• WORK REQUEST:
Scan the entries below and return each line that contains "VarDict".

• RECORDED DATA:
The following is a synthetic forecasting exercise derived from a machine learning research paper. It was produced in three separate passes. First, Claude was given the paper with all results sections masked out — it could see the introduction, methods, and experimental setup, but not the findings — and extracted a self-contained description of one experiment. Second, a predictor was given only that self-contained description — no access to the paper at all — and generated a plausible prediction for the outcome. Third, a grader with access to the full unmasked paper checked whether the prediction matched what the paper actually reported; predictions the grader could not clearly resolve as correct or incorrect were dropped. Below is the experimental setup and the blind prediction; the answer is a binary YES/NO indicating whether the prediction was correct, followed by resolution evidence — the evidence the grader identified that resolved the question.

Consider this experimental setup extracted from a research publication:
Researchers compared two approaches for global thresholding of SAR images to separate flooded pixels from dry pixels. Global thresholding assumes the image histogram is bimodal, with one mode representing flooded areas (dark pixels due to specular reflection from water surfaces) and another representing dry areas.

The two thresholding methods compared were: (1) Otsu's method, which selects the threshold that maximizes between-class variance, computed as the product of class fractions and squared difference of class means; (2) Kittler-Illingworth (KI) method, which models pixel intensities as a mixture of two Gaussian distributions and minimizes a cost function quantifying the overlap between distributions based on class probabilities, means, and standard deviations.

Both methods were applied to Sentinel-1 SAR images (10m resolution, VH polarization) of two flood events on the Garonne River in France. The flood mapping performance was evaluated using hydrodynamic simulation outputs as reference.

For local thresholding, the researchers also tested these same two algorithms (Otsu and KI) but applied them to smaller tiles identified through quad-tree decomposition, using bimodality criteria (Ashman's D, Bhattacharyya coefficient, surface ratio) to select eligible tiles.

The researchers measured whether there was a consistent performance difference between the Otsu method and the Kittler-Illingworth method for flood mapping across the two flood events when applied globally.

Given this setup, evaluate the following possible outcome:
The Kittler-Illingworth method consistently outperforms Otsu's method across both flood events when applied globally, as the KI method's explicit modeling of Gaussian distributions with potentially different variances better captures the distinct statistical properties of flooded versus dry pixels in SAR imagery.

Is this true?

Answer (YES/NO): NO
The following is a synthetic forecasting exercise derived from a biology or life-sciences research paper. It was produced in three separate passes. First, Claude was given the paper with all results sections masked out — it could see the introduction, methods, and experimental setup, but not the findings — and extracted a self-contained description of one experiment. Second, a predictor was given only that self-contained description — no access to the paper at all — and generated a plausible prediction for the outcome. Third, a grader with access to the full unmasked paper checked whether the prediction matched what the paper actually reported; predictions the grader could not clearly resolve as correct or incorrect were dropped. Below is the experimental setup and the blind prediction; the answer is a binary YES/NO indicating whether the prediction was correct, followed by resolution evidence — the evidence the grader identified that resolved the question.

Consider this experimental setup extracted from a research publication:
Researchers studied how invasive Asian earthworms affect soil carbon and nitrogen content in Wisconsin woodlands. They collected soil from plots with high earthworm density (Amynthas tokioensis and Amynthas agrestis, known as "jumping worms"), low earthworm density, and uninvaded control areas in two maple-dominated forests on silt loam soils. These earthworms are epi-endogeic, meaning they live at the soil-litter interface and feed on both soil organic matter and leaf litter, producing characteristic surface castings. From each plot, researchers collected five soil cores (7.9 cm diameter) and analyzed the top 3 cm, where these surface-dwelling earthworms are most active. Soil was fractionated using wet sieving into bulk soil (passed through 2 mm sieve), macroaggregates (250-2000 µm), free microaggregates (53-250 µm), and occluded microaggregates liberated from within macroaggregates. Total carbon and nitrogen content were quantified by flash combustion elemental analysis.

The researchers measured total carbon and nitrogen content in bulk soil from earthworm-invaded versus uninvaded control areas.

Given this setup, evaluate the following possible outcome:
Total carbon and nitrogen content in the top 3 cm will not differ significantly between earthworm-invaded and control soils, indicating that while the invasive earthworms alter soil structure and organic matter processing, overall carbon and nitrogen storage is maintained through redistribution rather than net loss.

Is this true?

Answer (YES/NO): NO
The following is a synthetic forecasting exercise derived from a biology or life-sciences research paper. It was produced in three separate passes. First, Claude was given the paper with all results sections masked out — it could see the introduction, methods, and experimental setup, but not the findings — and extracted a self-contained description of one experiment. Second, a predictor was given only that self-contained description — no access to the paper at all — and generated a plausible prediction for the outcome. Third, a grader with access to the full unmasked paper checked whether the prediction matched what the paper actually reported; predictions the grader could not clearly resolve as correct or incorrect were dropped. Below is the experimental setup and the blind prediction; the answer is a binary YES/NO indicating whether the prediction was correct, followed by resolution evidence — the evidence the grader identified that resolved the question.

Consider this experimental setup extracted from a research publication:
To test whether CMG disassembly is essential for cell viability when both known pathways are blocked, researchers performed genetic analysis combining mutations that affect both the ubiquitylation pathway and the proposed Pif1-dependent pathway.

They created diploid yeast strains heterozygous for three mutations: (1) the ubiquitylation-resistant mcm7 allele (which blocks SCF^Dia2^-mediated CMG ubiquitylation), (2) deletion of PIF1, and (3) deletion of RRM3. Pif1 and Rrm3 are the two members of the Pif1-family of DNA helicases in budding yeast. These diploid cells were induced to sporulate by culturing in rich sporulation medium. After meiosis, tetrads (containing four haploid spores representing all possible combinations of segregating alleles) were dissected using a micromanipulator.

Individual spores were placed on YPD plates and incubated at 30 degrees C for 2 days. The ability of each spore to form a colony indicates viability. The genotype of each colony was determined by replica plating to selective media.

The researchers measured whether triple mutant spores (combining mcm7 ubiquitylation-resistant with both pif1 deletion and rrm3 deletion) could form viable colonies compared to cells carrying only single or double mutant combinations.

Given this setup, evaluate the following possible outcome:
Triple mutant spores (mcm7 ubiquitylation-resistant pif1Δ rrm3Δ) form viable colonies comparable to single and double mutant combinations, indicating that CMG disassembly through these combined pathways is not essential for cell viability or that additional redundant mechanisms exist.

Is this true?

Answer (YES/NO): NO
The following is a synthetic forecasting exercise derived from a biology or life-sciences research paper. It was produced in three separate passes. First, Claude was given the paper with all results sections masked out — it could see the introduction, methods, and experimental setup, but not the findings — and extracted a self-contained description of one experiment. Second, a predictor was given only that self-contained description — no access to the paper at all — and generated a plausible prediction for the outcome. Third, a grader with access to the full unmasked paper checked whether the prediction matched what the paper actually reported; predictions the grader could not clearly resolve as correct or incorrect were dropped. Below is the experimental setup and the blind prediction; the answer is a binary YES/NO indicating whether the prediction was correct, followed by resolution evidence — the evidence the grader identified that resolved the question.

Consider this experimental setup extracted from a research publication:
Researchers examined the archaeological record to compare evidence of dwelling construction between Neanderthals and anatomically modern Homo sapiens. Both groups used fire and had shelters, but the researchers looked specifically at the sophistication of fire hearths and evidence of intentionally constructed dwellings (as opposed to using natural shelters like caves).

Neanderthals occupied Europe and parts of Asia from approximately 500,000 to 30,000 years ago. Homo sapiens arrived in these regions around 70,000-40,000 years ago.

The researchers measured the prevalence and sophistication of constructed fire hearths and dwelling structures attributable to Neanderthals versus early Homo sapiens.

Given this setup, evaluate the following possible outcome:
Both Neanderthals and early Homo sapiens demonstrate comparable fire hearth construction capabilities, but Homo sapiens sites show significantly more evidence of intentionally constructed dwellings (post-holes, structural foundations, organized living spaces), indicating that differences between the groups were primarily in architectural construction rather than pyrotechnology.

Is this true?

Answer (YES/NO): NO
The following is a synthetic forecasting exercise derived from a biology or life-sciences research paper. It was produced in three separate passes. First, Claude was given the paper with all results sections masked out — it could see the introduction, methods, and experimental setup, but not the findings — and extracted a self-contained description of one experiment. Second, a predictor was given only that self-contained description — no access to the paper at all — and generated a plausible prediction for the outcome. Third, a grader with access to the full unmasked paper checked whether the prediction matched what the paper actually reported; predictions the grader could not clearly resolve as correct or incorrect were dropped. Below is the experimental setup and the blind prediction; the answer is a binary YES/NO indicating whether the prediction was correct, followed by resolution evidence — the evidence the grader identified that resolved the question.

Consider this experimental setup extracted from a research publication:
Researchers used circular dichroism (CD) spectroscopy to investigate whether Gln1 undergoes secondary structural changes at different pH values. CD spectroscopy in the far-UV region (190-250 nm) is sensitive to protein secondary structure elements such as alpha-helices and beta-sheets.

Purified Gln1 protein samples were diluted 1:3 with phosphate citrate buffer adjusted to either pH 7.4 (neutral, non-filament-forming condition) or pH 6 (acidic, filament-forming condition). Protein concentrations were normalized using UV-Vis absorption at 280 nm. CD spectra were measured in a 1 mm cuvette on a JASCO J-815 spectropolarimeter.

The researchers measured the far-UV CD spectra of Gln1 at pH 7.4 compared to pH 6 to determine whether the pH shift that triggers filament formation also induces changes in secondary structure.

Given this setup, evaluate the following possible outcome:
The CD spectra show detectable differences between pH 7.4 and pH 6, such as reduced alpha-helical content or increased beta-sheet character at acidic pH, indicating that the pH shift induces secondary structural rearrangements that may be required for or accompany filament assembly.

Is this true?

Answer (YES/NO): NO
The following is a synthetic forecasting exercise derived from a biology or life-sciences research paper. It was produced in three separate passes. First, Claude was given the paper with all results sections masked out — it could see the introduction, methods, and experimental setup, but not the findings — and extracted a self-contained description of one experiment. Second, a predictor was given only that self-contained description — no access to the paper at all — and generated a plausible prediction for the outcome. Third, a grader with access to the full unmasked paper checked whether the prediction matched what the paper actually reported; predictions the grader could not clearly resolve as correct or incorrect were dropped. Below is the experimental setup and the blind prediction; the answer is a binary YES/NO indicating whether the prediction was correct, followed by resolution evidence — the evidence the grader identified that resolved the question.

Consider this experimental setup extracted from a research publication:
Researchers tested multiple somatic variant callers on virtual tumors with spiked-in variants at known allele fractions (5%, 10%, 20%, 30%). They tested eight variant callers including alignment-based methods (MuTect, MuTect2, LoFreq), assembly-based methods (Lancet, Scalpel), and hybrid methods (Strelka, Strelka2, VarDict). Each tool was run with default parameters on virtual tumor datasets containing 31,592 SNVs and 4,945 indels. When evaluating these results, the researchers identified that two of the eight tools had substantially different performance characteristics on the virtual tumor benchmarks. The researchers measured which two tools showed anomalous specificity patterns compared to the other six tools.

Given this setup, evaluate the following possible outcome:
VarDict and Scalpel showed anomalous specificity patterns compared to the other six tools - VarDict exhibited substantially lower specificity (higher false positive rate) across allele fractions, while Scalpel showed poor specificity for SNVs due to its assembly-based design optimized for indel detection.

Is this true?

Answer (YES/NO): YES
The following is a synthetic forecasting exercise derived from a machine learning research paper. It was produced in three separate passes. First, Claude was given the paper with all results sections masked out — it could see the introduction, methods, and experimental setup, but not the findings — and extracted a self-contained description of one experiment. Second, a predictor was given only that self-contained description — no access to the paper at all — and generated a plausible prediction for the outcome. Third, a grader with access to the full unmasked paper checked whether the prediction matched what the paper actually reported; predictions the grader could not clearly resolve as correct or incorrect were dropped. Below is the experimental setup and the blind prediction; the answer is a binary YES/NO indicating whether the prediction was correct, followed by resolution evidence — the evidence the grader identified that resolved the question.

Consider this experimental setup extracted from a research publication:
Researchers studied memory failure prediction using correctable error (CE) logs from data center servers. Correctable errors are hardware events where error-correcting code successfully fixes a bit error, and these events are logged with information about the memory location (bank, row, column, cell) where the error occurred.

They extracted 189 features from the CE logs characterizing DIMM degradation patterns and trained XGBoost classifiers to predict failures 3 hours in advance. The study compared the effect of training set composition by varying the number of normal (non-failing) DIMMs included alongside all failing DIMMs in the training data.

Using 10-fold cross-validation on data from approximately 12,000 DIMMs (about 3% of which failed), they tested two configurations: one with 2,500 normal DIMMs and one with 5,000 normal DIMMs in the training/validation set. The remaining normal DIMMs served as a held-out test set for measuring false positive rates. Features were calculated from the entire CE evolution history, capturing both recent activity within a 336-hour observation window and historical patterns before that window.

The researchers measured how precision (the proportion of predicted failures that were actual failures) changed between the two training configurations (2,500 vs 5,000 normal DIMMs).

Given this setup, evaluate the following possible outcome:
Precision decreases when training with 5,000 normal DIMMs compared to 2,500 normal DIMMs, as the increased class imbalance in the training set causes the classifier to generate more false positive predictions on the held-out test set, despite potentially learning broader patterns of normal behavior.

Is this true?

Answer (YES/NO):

• PROBLEM SOLUTION:
Researchers tested multiple somatic variant callers on virtual tumors with spiked-in variants at known allele fractions (5%, 10%, 20%, 30%). They tested eight variant callers including alignment-based methods (MuTect, MuTect2, LoFreq), assembly-based methods (Lancet, Scalpel), and hybrid methods (Strelka, Strelka2, VarDict). Each tool was run with default parameters on virtual tumor datasets containing 31,592 SNVs and 4,945 indels. When evaluating these results, the researchers identified that two of the eight tools had substantially different performance characteristics on the virtual tumor benchmarks. The researchers measured which two tools showed anomalous specificity patterns compared to the other six tools.
VarDict and Scalpel showed anomalous specificity patterns compared to the other six tools - VarDict exhibited substantially lower specificity (higher false positive rate) across allele fractions, while Scalpel showed poor specificity for SNVs due to its assembly-based design optimized for indel detection.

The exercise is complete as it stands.